After doing some training with NobelActive prior to its release, I was pretty sold on what it could do – the design of the implant gave me a lot of confidence – and so I started using it in early 2008.

Did it take you very long to get comfortable using NobelActive?

I initially felt very confident using it – maybe even overconfident – because I could change the angle, change the position and achieve great primary stability. For clinicians who feel really confident to start using NobelActive, it is still really important to get the training first.

Once you’ve learnt the technique, NobelActive works excellently and lets the clinician do things you can’t do with other fixtures. There was no other implant design on the market that even let you approach the variety of positioning, while still maintaining primary stability, that NobelActive does. This primary stability is further enhanced by the thread design, which allows for a lot of flexibility in the osteotomy diameter. That’s what gives you confidence to use it for your patients.

You recently led a retrospective clinical study into the long-term treatment outcomes. What motivated you to look back on your 11 years of experience with NobelActive?

We all have things in life that we enjoy and think are great, but sometimes you think: Is my assessment accurate? Is this just a perception? Am I being objective?

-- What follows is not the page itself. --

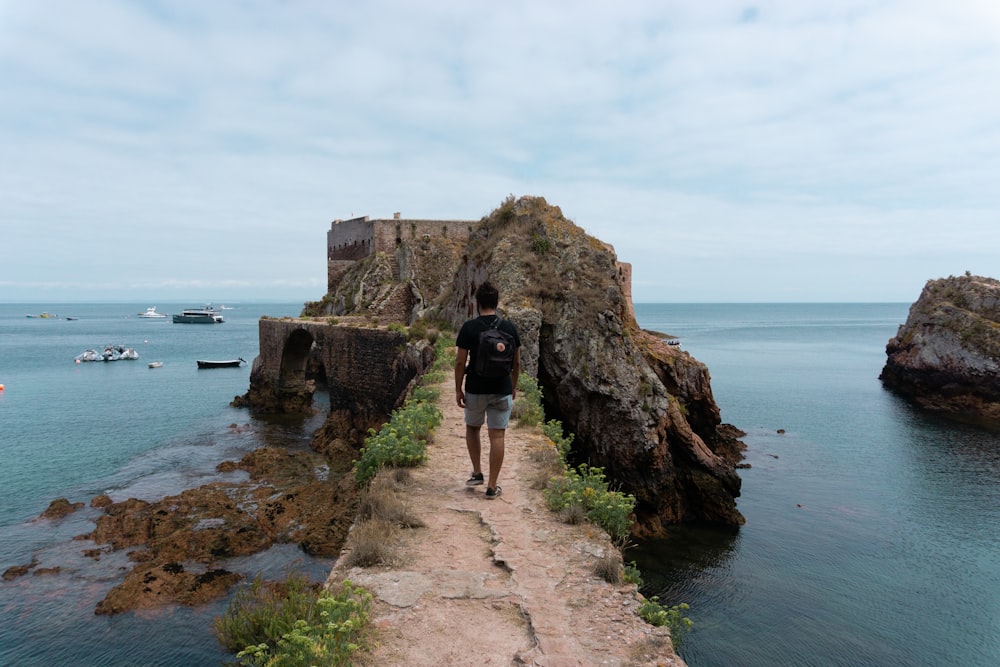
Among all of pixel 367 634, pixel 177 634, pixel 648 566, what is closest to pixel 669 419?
pixel 648 566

For me, this retrospective study was a great chance to properly examine the data I have regarding NobelActive’s long-term survival, and to join this to data from other clinicians to really find out how well it really performed across different approaches, philosophies and skill sets.

Retrospective clinical study into the long-term treatment outcomes

*For implants with >1 year follow-up

Were you surprised at how good the results were?

Yes, somewhat. It’s important to remember that when NobelActive was introduced, it was a completely new and unique implant system and so it brought a real learning curve. You couldn’t manage it like a traditional implant system – even another immediate tapered system I had used relied on a mechanical drill for machined tightness, and it became a completely sensation when I switched to NobelActive and began using a hand driver for implant positioning in the esthetic zone. So I expected good results but was still pleasantly surprised, particularly by the stability that can be achieved in sites with poor bone quality.

In the study, 44% of the implants were placed in acceptable to poor oral hygiene conditions, and the survival rate for these implants was 96.8%. What do you make of these results?

In the real world, many patients aren’t excellent with their oral hygiene, and so it’s really important to see that in cases of suboptimal hygiene, this factor hasn’t seemed to affect the outcome of this minimally invasive and flapless approach to implant surgery.

I think NobelActive has delivered excellent function in a variety of situations. I’ve used it in soft bone, dense bone, and I haven’t seen any significant issues in terms of bone loss or pressure necrosis.

How does NobelActive help the relationship you build with patients?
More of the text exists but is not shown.